Bilan des nouveautés

Globalement, le CF est assez positif sur l’efficacité de la révision. Si les nouvelles mesures de lutte contre le piratage (art. 39d LDA et art. 77i LDA) n’ont pas occasionné une augmentation des procédures contre les hébergeurs ou les fournisseurs de contenus, le CF l’attribue à l’effet dissuasif qu’elles provoquent et il remarque que les critiques des ayants droit ont diminué. De même, la protection des photographies sans caractère individuel (art. 2 al. 3bis LDA) aurait permis de simplifier la mise en œuvre des droits, sans entraîner une vague de demandes d’indemnisation comme on aurait pu le craindre (notamment en raison des facilités d’accès aux photographies grâce à Internet). Quant au nouveau droit à rémunération pour la vidéo à la demande (art. 13a LDA et art. 35a LDA), le CF le considère comme un premier pas dans la bonne direction, pour combler un déficit dans l’indemnisation des ayants droit (« value gap »). On relèvera cependant qu’il est certainement trop tôt pour se prononcer à ce sujet, puisque le tarif mettant en application le nouveau droit est entré en vigueur seulement le 1er janvier 2022.

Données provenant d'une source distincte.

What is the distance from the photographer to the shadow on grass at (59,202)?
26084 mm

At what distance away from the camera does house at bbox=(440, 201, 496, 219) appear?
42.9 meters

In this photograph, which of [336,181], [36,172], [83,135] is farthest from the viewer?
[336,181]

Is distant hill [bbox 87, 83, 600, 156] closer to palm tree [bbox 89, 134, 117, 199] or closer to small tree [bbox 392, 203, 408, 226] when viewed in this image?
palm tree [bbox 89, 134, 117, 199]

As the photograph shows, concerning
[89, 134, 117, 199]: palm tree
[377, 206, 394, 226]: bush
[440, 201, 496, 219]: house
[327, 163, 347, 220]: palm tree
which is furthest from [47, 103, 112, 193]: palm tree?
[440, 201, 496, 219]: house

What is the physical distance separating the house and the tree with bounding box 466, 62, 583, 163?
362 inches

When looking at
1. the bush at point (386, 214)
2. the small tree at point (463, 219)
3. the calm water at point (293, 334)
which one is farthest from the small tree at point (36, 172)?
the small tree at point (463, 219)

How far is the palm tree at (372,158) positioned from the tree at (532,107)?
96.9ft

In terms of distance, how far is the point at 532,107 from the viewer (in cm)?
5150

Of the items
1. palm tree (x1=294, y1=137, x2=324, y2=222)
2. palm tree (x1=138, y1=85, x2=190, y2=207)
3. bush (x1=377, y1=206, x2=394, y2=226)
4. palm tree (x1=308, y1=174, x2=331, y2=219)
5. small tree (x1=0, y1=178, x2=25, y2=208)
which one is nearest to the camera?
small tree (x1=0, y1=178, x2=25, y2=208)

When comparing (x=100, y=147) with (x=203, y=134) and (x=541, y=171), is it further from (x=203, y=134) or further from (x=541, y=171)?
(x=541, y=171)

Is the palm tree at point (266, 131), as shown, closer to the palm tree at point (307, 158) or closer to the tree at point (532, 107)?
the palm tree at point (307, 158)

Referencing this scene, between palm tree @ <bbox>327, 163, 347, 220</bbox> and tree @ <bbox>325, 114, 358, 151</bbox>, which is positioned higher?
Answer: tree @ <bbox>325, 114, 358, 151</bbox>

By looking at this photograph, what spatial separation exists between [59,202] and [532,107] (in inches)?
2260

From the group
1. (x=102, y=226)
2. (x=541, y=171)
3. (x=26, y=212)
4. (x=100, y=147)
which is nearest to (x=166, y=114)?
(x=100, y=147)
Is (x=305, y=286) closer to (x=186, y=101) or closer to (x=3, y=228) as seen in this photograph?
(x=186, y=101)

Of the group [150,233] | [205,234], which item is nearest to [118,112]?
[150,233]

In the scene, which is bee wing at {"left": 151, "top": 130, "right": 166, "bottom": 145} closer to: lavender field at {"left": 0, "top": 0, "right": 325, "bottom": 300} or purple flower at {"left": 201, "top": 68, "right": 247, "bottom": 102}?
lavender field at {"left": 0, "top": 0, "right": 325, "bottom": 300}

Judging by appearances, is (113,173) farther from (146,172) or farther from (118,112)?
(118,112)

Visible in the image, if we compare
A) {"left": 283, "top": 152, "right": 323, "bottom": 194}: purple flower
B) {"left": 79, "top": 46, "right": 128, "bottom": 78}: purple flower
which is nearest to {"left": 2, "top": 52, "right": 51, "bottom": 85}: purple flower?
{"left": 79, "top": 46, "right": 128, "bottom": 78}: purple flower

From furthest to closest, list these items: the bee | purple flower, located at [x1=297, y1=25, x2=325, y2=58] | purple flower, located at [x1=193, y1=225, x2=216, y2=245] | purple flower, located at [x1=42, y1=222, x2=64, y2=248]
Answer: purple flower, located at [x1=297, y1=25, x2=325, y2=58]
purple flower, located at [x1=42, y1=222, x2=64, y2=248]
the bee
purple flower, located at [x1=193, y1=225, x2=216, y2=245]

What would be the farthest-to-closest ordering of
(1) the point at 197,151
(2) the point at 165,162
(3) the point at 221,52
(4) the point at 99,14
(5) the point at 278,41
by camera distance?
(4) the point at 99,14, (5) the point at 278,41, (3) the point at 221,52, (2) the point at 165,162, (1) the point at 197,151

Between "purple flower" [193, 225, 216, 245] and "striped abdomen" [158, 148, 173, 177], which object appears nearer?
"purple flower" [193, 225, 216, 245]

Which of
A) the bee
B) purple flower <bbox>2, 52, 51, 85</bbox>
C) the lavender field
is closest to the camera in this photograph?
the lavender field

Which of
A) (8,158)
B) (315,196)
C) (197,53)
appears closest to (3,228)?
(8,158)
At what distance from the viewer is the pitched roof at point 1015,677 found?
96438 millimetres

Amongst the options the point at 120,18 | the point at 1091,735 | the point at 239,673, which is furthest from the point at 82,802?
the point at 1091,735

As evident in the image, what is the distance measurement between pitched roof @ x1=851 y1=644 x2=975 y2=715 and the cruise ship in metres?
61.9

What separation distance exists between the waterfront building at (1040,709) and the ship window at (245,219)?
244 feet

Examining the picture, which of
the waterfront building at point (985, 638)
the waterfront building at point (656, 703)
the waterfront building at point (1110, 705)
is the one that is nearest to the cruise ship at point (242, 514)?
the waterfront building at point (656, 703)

Le CF relève encore que les nouvelles restrictions au droit d’auteur ont permis d’améliorer l’accès aux œuvres, notamment pour les œuvres orphelines (art. 22b LDA) et grâce à la restriction en faveur des inventaires (art. 24e LDA). S’agissant de l’exception pour la recherche scientifique (art. 24d LDA), le CF est plus mitigé : elle légalise, à certaines conditions, la fouille de textes et de données au moyen d’instruments numériques. Mais les contrats imposés par les grands éditeurs internationaux iraient parfois à son encontre, ce qui dissuaderait les chercheurs d’invoquer l’exception, par crainte de litiges. De même, le CF est nuancé au sujet du nouveau modèle de la licence collective étendue (art. 43a LDA) : celui-ci permet aux sociétés de gestion de délivrer une licence globale pour tout un répertoire (même pour le compte d’ayants droit qu’elles ne représentent pas contractuellement), mais il n’aurait pas encore développé tout son potentiel. A notre avis, cela n’est guère étonnant puisque le législateur a lui-même considéré la licence collective étendue comme un instrument subsidiaire : d’une part, les ayants droit ont une possibilité de refuser la licence (« opt-out », art. 43a al. 4 LDA) ; d’autre part, celle-ci ne doit pas être utilisée pour des exploitations habituellement autorisées de manière individuelle par les titulaires de droits (cf. art. 43a al. 1 lit. a LDA).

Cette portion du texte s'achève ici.